Use this tool for homework checks, worksheet generation, tutoring walkthroughs, and quick engineering geometry estimates. Presets and visual output blocks make it easier to compare scenarios and understand how each input affects the final result.
Keep units consistent, match each value to the correct field, and watch validity indicators before using the final numbers. If your case looks off, change one input at a time and use the output details to identify the mismatch quickly.
It relates the three sides of a triangle to one of its angles: c² = a² + b² − 2ab cos C. It is a generalisation of the Pythagorean theorem.
Use the Law of Cosines for SAS (two sides + included angle) or SSS (three sides). Use the Law of Sines for AAS or ASA (two angles + any side).
Yes. If cos C is negative, then C > 90°. This happens when c² > a² + b².

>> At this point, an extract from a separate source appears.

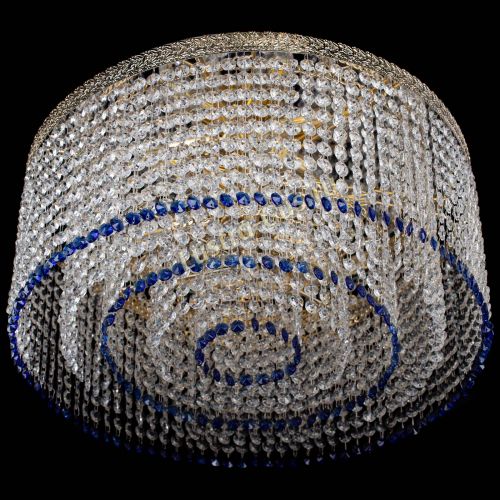 Люстра Милан капель оптикон Синяя в Ижевске Гусь Хрустальный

When angle C = 90°, cos 90° = 0, so c² = a² + b² − 0 = a² + b². Use this as a practical reminder before finalizing the result.
If any side is greater than or equal to the sum of the other two, the triangle inequality is violated and no triangle exists. Keep this note short and outcome-focused for reuse.
Area = √(s(s−a)(s−b)(s−c)) where s = (a+b+c)/2 is the semi-perimeter. It computes area from three sides alone.